6-March-2017: Non-Constant Acceleration Problem(Elephant)

Lab#3: Non-Constant Acceleration Problem
May Soe Moe
Lab Partners: Ben Chen, Steven Castro
Date Performed: 6-March-2017

Objective: To find out the distance of the elephant before coming to rest by numerically and analytically and compare the results

Problem with Given Information

Theory/Introduction: We were given the problem, where we wanted to find out how far the elephant goes before coming to rest, meaning we want to find the distance x when the final velocity v is zero. We knew the following information: the mass of the elephant on frictionless roller skates (5000-kg), the velocity of the elephant (25 m/s), the mass of the rocket on the elephant's back (1500-kg), the rocket's thrust (8000N), and the function m(t)= 1500kg-(20kg/s)*t. In order to figure out the distance, we will approach this problem analytically and numerically. For analytical approach, the professor already did a bunch of calculus, integrating, to find the velocity and position function from Newton's Second Law, Fnet=m(t)a. To numerically approach, we used Microsoft Excel to put in the known values and find what we do not know to figure out the distance that we are looking for. We tried to figure it out by letting the Excel calculate the data and see when the velocity is zero from the spreadsheet. Then we compared what we got analytically and numerically. 

Summary:

(1) We put in the known values from the given problem into Microsoft Excel: M0=6500 kg, v0= 25m/s, b(burning fuel rate)=20kg/s, Fnet= -8000N. We will set Delta t to be 1 second at first and calculate the acceleration, change in velocity, velocity, change in position, and position at each time interval.
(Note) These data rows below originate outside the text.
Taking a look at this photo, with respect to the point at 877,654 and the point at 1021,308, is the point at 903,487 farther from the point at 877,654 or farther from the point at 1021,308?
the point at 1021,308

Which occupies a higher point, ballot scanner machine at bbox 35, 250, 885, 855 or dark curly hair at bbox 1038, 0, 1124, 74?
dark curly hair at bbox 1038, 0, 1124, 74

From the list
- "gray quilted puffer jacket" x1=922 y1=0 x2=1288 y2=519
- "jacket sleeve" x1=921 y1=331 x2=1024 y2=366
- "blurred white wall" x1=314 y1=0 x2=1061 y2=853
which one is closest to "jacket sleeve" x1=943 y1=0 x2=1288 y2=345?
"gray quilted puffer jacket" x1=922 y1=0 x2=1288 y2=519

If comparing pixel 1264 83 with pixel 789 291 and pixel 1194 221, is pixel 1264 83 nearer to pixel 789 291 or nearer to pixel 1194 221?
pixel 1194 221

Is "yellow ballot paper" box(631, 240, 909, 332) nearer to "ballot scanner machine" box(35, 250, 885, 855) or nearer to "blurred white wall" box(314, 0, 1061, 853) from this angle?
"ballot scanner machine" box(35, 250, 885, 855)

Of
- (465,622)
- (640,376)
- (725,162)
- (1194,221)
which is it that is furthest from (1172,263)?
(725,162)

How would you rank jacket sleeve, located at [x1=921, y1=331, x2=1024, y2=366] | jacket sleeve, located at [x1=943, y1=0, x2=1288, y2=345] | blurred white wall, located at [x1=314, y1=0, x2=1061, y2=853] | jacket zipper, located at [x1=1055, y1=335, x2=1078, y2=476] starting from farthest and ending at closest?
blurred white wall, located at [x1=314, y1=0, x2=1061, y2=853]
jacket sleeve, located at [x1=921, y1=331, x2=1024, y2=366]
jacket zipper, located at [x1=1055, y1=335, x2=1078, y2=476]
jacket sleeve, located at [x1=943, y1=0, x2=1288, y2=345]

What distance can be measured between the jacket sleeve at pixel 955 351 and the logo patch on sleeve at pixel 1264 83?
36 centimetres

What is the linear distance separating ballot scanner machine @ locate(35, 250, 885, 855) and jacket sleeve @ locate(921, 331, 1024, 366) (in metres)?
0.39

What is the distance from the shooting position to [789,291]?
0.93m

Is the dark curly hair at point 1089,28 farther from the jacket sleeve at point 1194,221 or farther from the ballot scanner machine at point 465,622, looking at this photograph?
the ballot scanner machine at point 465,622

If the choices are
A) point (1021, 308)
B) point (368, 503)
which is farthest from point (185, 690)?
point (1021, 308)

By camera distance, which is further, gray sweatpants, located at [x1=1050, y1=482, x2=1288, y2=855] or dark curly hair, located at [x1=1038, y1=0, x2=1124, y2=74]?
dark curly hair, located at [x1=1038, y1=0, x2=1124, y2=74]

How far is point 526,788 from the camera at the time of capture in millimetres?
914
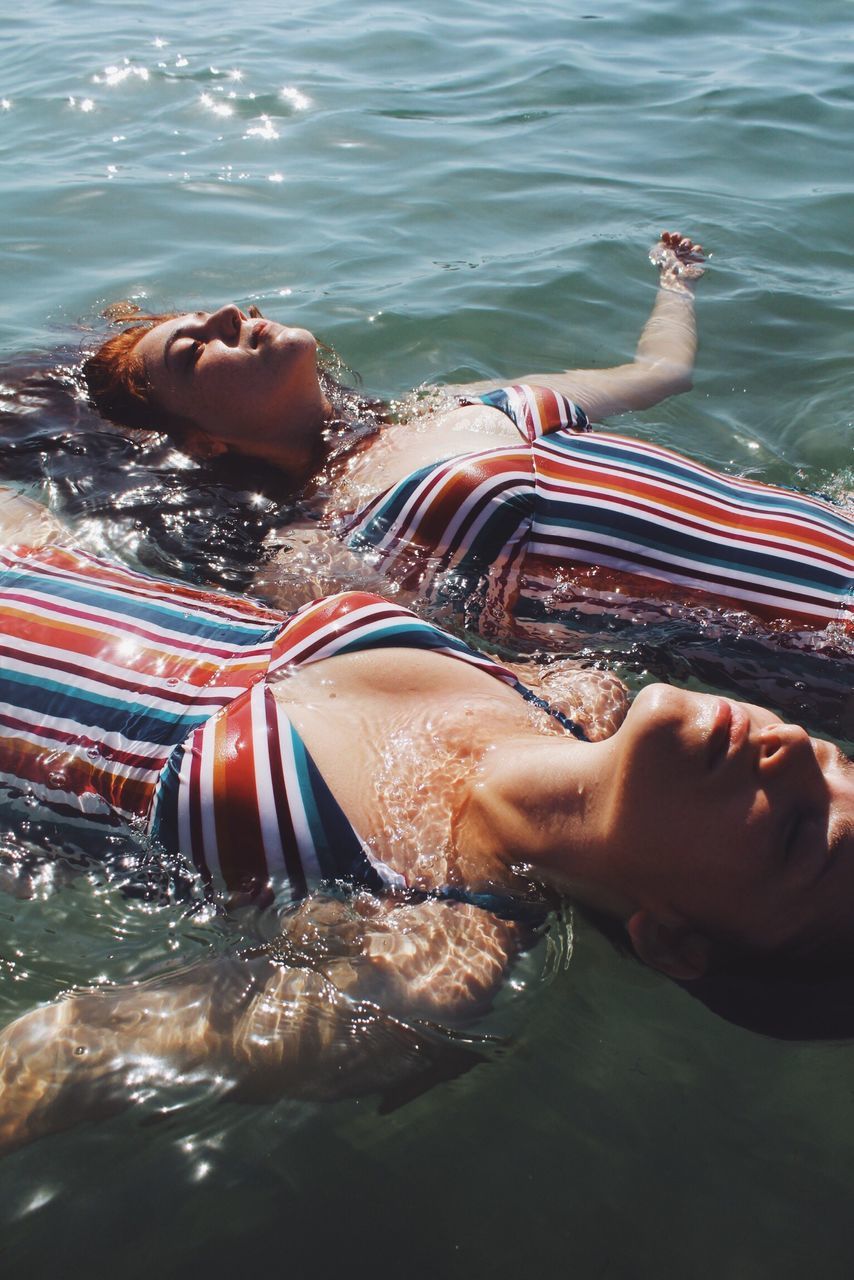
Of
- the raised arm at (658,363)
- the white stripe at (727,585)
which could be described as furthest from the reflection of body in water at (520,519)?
the raised arm at (658,363)

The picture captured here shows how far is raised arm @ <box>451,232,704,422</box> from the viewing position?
5.02m

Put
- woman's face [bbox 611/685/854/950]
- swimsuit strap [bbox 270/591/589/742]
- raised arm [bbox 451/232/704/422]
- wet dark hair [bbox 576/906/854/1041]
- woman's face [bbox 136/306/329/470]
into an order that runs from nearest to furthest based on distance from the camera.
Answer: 1. woman's face [bbox 611/685/854/950]
2. wet dark hair [bbox 576/906/854/1041]
3. swimsuit strap [bbox 270/591/589/742]
4. woman's face [bbox 136/306/329/470]
5. raised arm [bbox 451/232/704/422]

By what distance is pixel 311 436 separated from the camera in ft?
14.9

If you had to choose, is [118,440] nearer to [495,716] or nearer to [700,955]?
[495,716]

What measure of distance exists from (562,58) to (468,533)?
26.3ft

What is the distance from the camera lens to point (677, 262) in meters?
6.39

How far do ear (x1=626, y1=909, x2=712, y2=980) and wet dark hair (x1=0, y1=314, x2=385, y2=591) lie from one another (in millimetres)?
2203

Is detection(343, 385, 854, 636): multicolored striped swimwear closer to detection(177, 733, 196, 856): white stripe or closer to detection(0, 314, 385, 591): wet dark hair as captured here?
detection(0, 314, 385, 591): wet dark hair

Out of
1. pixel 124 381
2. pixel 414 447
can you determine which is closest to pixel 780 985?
pixel 414 447

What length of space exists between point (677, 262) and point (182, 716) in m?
4.64

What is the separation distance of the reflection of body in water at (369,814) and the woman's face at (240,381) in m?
1.43

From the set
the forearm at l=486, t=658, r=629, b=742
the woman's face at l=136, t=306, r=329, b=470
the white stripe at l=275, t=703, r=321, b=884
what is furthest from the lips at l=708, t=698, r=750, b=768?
the woman's face at l=136, t=306, r=329, b=470

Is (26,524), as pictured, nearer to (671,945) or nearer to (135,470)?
(135,470)

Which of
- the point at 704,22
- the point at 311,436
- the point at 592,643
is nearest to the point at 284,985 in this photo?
the point at 592,643
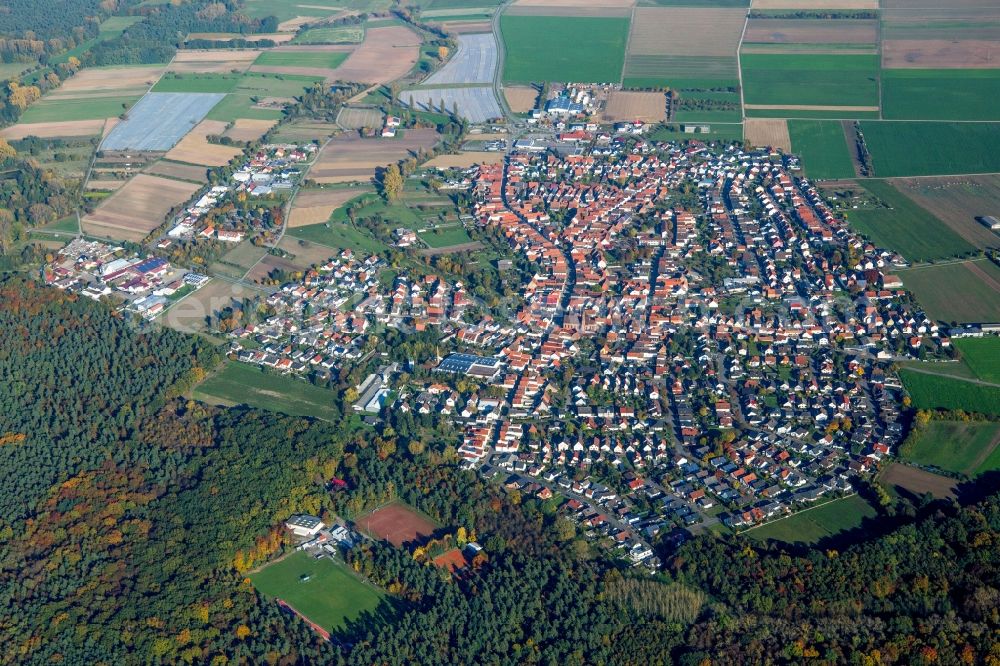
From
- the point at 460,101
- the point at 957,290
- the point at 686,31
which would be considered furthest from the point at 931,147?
the point at 460,101

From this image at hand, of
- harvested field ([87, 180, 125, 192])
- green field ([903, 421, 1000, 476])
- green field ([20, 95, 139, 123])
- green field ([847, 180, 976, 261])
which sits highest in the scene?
green field ([20, 95, 139, 123])

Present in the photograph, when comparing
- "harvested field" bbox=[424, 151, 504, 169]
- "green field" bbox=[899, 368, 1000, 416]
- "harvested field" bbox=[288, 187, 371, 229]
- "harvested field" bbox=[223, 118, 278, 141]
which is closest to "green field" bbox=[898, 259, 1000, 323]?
"green field" bbox=[899, 368, 1000, 416]

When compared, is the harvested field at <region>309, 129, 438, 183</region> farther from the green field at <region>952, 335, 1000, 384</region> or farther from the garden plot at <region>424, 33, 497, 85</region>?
the green field at <region>952, 335, 1000, 384</region>

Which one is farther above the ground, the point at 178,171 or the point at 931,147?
the point at 931,147

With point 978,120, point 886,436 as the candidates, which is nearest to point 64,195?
point 886,436

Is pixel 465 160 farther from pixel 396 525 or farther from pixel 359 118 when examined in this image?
pixel 396 525

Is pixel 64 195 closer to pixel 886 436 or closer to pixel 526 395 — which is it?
pixel 526 395
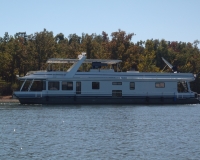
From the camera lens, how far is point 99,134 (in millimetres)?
35000

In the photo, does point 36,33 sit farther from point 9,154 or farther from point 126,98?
point 9,154

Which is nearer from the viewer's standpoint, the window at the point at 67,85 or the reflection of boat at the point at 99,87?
the reflection of boat at the point at 99,87

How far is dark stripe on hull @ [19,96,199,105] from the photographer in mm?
61625

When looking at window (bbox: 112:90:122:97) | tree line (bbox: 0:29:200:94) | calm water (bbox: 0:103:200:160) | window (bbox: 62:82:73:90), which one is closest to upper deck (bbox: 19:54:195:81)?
window (bbox: 62:82:73:90)

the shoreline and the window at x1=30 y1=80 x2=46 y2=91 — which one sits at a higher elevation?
the window at x1=30 y1=80 x2=46 y2=91

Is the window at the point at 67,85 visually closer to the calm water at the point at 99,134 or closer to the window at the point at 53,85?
the window at the point at 53,85

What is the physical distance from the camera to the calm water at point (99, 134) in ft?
91.0

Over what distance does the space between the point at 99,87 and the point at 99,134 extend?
29.0m

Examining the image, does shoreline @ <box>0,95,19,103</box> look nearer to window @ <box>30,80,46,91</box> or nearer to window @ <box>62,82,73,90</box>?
window @ <box>30,80,46,91</box>

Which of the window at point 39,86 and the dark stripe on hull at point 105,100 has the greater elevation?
the window at point 39,86

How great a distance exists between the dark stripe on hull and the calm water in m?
7.78

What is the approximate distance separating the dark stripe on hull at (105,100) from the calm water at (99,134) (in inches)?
306

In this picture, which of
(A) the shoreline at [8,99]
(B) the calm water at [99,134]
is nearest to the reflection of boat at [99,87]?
(B) the calm water at [99,134]

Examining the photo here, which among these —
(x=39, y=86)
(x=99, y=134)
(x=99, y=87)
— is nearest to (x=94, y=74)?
(x=99, y=87)
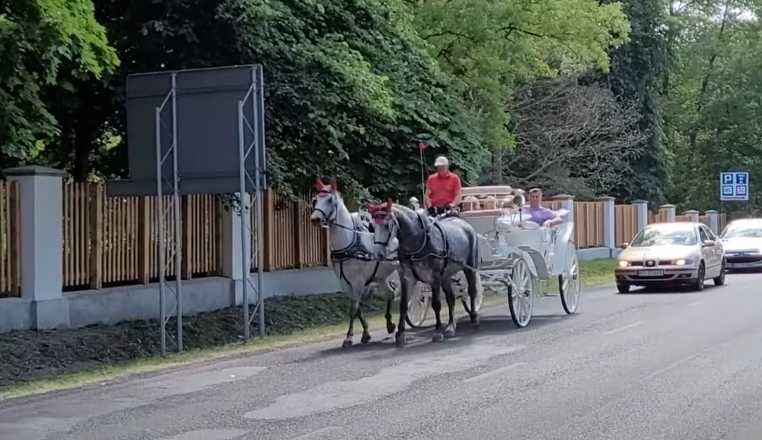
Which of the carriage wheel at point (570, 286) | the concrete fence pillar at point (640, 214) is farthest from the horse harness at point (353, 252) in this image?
the concrete fence pillar at point (640, 214)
(2) What we wanted to find out was the distance the elephant traveled when its final velocity is zero. Since we don't know when the elephant is at rest, we tried to figure out the time when the velocity is zero by filling down the row. 

(3) The concept behind is that we wanted to find out the time it took for the elephant to come to rest because we were using trapezoidal rule to approximate the distance. By making the time interval smaller, the trapezoid gets smaller and it makes accurate approximation of the distance.

How we got the equation for Change in Velocity. 

How We Got the equation for Change in Position.

(4) After filling down the rows, we tried to see when the velocity was zero during the 1 second time interval.

(5) When the time interval is 1second, we saw that the velocity changed from 0.90392744m/s at t=19s to -0.405405m/s at t=20s. This means that the velocity reached zero between t=19s and t=20s. 

(6) As we wanted to get better understanding of exactly when the velocity is zero, we changed the time interval to 0.1s.

(7) We saw that velocity changed from 0.11888376m/s at t=19.6s to -0.0121135m/s at t=19.7s, which gave us more accurate time period and the change in velocity than when time interval was 1 second.

(8) We tried to make Delta t smaller by putting 0.05 second instead of 0.1 second to see how much difference it made.

(9) From the screenshot, we could see that the velocity must be zero in between t=19.65s and t=19.7s since the velocity went from +0.05339083m/s to -0.0121131m/s. 

Conclusion:

(1) When we compared the results we got from doing the problem analytically and doing it numerically, we could see that it was pretty much the same. Analytically approach got us the distance x to be 248.7m. When we did the problem numerically, we plugged in time intervals to be 1second, 0.1 second, and 0.05 second. We got the distance x of 248.628m when delta t was 1 second, 248.698m when delta t was 0.1 second and 0.05s. 

(2) How we know when the time interval we chose for doing the integration is "small enough" is when delta t stops changing the distance x's value. When delta t is small enough, the distance's value will stay pretty much the same to several decimal places.If we didn't have the analytical result to which we could compare our numerical result, we could tell the distance by calculating standard deviation and see in what range we fall into, and to what percent we can be confident that we got the right answer.

(3) We did the same steps as above to figure out how far the elephant would go if its initial mass were 5500kg, the rocket mass is still 1500 kg, but now the fuel burn rate is 40kg/s and the thrust force is 13000N. We changed its delta t to be at 1 second, 0.1 second, and 0.05 second and got the distance x to be 164.021m, 164.034m, 164.034m respectively.